On a recent family trip across the western US, we drove the section of Route 66 westward from Seligman to Kingman, Arizona. Once past the kitsch and overly restored Route 66 nostalgia of Seligman, the trip did bring back fond memories of wide open desert valleys and distant mountain ranges as the passing telephone poles counted the way.

Old Highway 99 is the north-south version of the east-west Route 66.   Before Interstate 5, US 99 was the principal north-south highway between Los Angeles on up past Seattle to the Canadian border.  This was the other highway of my youth for our family camping trips to Oregon and Washington.

I get down to Portland occasionally which entails driving Interstate 5 from my homebase in Pugetopolis.  Given time, I'll try to drive a segment of Old 99.  Recently I drove a section of the Old Pacific Highway (99) northward from Kelso to just past the Toutle River reconnecting to I-5 at Exit 52.  The route follows the Cowlitz River and passes through the small town of Castle Rock.

I paused and made a stop where the road crosses the Toutle River to indulge my other interests, bridges and rivers.  The bridge here was constructed in 1935 and was the main route of US 99 until Interstate 5 was completed here in 1969.   With that, the US 99 designation was abandoned in Washington State.

The 1935 bridge is a classic "camelback" truss bridge, specifically a riveted, 10-panel Pennsylvania through truss, a modification of the basic Pratt truss structure.  Evidence of an earlier bridge includes a large piece of concrete pier visible to the left and a stone masonry bridge abutment on the right bank, both in front of the 1935 bridge.  I have been unable, so far, to find any information on an older bridge.
















DudeDiligence



















 Cowlitz County GIS

When Mount St. Helens erupted on Sunday morning, May 18, 1980, it sent a surge of steaming mud and debris down the Toutle River.  Our 1935 bridge was spared but another road bridge upstream on the North Fork Toutle River was taken out by the mudflow.  The following photo (USGS) was taken from our 1935 bridge shortly after the eruption and looks downstream to the Interstate 5 bridges constructed in 1969.  A mudline left behind on trees shows depths reached by the mud.
















USGS

Before heading home, I picked up a few nice, rounded, river rocks for the home landscape.  The rocks are beautiful porphyritic volcanic rocks washed down from Mount St. Helens.

Sunday, January 23, 2011

Glacial Erratics

I'm inspired to share my experience with glacial erratics from reading Dan McShane's blogpost A Really Big Erratic White Rock in Jefferson County (1/20/2011) and Dave Tucker's blogpost Appeal to Citizen Scientists: Do you know of any Jackass conglomerate erratics? I could probably safely say that I've known some erratic jackasses during my lifetime but have yet to find any Jackass conglomerate erratics.

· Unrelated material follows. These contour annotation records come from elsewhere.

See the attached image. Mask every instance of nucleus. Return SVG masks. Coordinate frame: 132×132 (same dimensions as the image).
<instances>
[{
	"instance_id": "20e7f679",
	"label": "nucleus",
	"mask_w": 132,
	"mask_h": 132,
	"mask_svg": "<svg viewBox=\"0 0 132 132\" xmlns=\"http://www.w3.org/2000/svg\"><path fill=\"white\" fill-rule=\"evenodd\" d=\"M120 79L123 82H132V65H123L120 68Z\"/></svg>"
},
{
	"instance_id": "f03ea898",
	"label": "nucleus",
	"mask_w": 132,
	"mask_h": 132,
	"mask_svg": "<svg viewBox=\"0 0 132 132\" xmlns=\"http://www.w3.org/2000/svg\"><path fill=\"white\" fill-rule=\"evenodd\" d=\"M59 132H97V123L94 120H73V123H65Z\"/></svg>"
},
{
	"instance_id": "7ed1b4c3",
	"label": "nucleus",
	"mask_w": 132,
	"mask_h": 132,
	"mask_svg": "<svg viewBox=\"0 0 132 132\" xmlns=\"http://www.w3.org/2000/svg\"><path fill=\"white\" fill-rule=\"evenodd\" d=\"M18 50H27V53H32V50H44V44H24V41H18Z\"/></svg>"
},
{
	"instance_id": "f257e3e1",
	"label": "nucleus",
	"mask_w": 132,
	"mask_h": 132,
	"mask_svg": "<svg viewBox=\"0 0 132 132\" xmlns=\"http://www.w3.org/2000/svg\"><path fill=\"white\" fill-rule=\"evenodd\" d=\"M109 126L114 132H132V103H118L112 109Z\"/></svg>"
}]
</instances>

For the layman, a glacial erratic is a large rock transported some distance by a glacier from the rock's point of origin to the point where the glacier leaves it.  The erratic is usually composed of  a different type of rock than the rock or geologic conditions at its resting place.  It often looks out of character with it's surroundings.  Identifying the erratic's rock type provides clues to its point of origin and the sense of the glacier's movement (i.e. direction, distance).


My first sighting of glacial erratics was during numerous hikes through the Sierra Nevada in my formative years when I lived in southern California.  The Sierra provide many opportunities to view alpine glacial landforms.  The photo below shows a glacial erratic near Carson Pass.


In spite of the dense tree cover and dense development, glacial landforms are much in evidence in the Puget Sound region, and this includes large glacial erratics.  I live within spitting distance of the Puget Sound shoreline along Browns Bay north of Edmonds.  My favorite erratic is found along the shoreline here.  Call it the "home erratic" if you will.  At the highest tide it is almost covered providing a safe perch for herons and gulls.  At the lowest of the spring tides the entire rock is exposed.  I'm told by a diving friend that similar large rocks exist just offshore here.  I'm inspired now this coming spring to chip off a piece to see what type of rock it is.